The comparisons of extra-intestinal manifestations in BD patients with lower GI ulcer(s) and without GI lesion revealed that no ocular lesions, lower levels of albumin, erythrocyte count and hemoglobin, and higher levels of CRP and ESR were confirmed in the entero-BD group. No statistical difference was found between two groups in age, duration of BD, the presence of genital ulcer, uveitis, dermatological lesions, and joint pain, or pathergy test (Table 2).
|BD with lower GI ulcer (n = 20)||BD without GI lesion (n = 96)||P value|
|Age at diagnosis of intestinal BD (yr)||34.65 ± 14.59||33.63 ± 11.50||0.77|
|Male (%)||8 (40)||53 (55.2)||-|
|Duration (mo)||104.30 ± 125.44||88.05 ± 70.13||0.58|
|Oral ulcer||20 (100)||96 (100)||1.00|
|Genital ulcer||16 (80)||69 (72)||0.46|
|Ocular lesion||0 (0)||27 (28)||< 0.01a|
|Skin lesion||15 (75)||62 (65)||0.36|
|Arthralgia||3 (15)||30 (31)||0.10|
|Epididymitis||0 (0)||1 (1)||0.65|
|Pathergy test||4 (20)||20 (21)||0.95|
|Vasculitis||0 (0)||2 (2)||0.52|
|Central nerve system||0 (0)||1 (1)||0.65|
|Laboratory findings at diagnosis|
|CRP (mg/L)||30.34 ± 30.62||12.41 ± 9.18||0.02a|
|ESR (mm/h)||36.75 ± 22.65||24.04 ± 23.50||0.03a|
|Albumin (g/L)||38.70 ± 4.00||42.71 ± 6.12||< 0.01a|
|WBC (109/L)||7.00 ± 2.78||7.46 ± 2.69||0.49|
|RBC (1012/L)||4.13 ± 0.46||4.62 ± 0.64||0.02a|
|Hemoglobin (g/L)||117.47 ± 15.11||137.81 ± 18.29||< 0.01a|
|Platelets (109/L)||249.65 ± 92.49||240.54 ± 73.60||0.63|
One patient (patient 10, with a single ileocecal ulcer) presenting with sudden onset of a high-grade fever up to 39-40 °C and severe abdominal pain was diagnosed with BD associated with myelodysplastic syndrome (MDS), and chromosomal analysis revealed trisomy 8.

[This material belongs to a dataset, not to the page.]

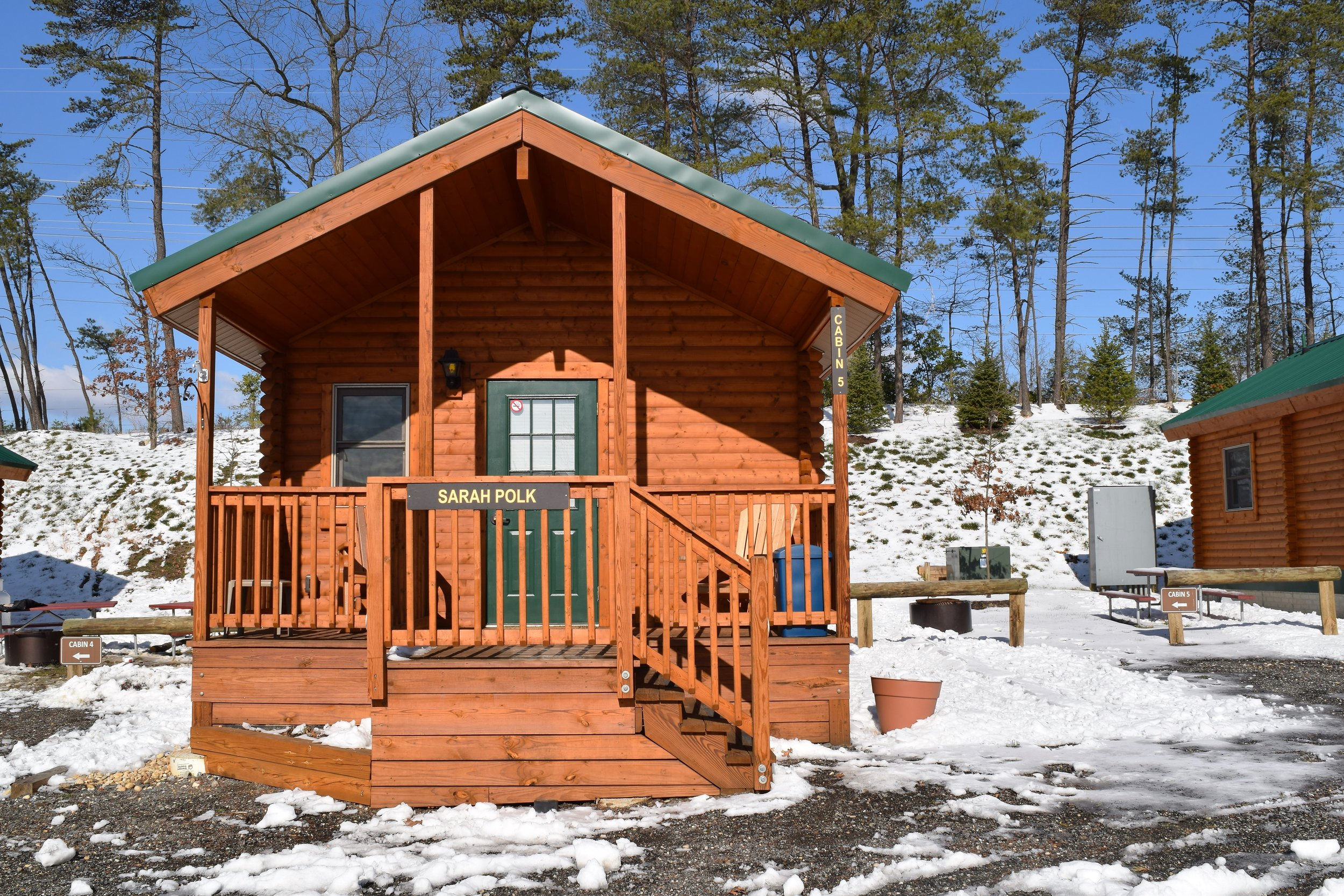 Premium Log Cabin Front View in Winter Snow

EGD revealed esophageal ulcers (Figure 4) in 4 patients in the BD group, but there was no patient with esophageal ulcer in the control group. The distribution pattern of lesions included: multiple localized type (2 patients) and multi-segments (2 patients, associated with ulcers in other parts of the gastrointestinal tract). Notably all the esophageal ulcers were small, superficial ulcers. The other upper endoscopic findings such as esophagitis (13.5% in the patients with BD and 15.5% in the control group, P > 0.05), gastric erosion (18.2% in the patients with BD and 8.7% in the control group, P > 0.05), gastric ulcer (6.8% in the patients with BD and 8.5% in the control group, P > 0.05), duodenal ulcer (5.7% in the patients with BD and 9.6% in the control group, P > 0.05), duodenitis (1.9% in the patients with BD and 1% in the control group, P > 0.05) were similar in both groups.
Helicobacter pylori (H. pylori) infection was detectable in 13.2% of patients with BD, and 12.8% in controls by rapid urease test. No difference was found between the two groups.

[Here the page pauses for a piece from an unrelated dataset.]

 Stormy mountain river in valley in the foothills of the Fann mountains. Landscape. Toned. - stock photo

The histological examinations of esophageal and ileocecal ulcerations revealed the lymphoplasmocytic and (or) polymorphonuclear infiltration and presence of granulation tissue and fibroblasts in all cases. There was crypt abscess in 2 patients. Two cases with typical ileocecal ulcer were reported with granulomas. Vasculitis was found in 2 cases (patients 12 and 18).
Treatments for 18 intestinal BD patients included steroids, 5-aminosalicylate, thalidomide, azathioprine and infliximab. Most patients received an immunomodulator and experienced a clinical response. Fourteen patients went into complete clinical remission. No patient experienced a deterioration and (or) severe complications which need surgical intervention.
We prospectively followed and assessed the incidence of GI involvement irrespective of GI symptoms and found that GI abnormalities were frequently present in Chinese BD patients. The typical GI lesion was ileocecal ulcer, featuring as a single or a few larger deep round/oval ulcer(s) with certain GI manifestations. Patients with small ulcer(s) were usually absent of GI symptoms. Esophageal ulcers were relative rare but unique manifestations.
Because BD lacks pathognomonic symptoms or laboratory findings, the diagnosis depends on clinical signs and symptoms. We employed the most commonly used criteria (the Japan criteria and ISG criteria) to assess the extra-intestinal manifestations.
The frequency of gastrointestinal involvement varies in different countries, for example, a lower frequency in Turkey, but a higher frequency in Japan[4,24,25]. The real incidence rate might be underestimated due to “silent” patients not included in most studies. By routine GI endoscopy we found the frequency of GI involvement in our series was 35.1%. Thus an underestimation might be eliminated in this situation.
Intestinal BD can be a difficult diagnosis to establish. Due to similarities in intestinal and extraintestinal manifestations and pathologic findings, clinicians could be confused by a differentiation between intestinal BD and other mimic diseases, particularly Crohn’s disease and intestinal tuberculosis. Hatemi et al had proven that ISG criteria performed well in differentiating IBD from BD in a Turkish population. Although features commonly seen in BD such as oral ulcers and papulopustular lesions were widely present in IBD patients, there were only few patients who fulfilled the ISG criteria. In our study, all patients met the Japan criteria, and most of them (13/18) met the ISG criteria. The rest 5 patients did not meet the ISG criteria, however, all of them had typical ulcer(s): a single or a few large round/oval ileocecal ulcer(s). Compared with the ISG criteria, the Japan criteria include more clinical manifestations and have a gradual diagnostic system that can reflect a temporal change better than the ISG. Besides clinical manifestations, the endoscopic features including shape (round, irregular/geographic, or longitudinal) and distribution pattern (focal single/focal multiple, or segmental/diffuse) are helpful to distinguish intestinal BD from Crohn’s disease. In this study we adopted the algorithm proposed by Cheon et al based on clinical manifestations and the type of ileocolonic ulcers and enrolled controls for comparison. It has been proven that after combining the definite, probable, and suspected groups, the sensitivity and specificity of this algorithm for diagnosing intestinal BD were 99% and 83%, respectively. Our study found that the algorithm was quite reliable. After short-term follow-up only one patient with atypical ulcer was re-diagnosed as ischemic colitis by endoscopic features and histological findings.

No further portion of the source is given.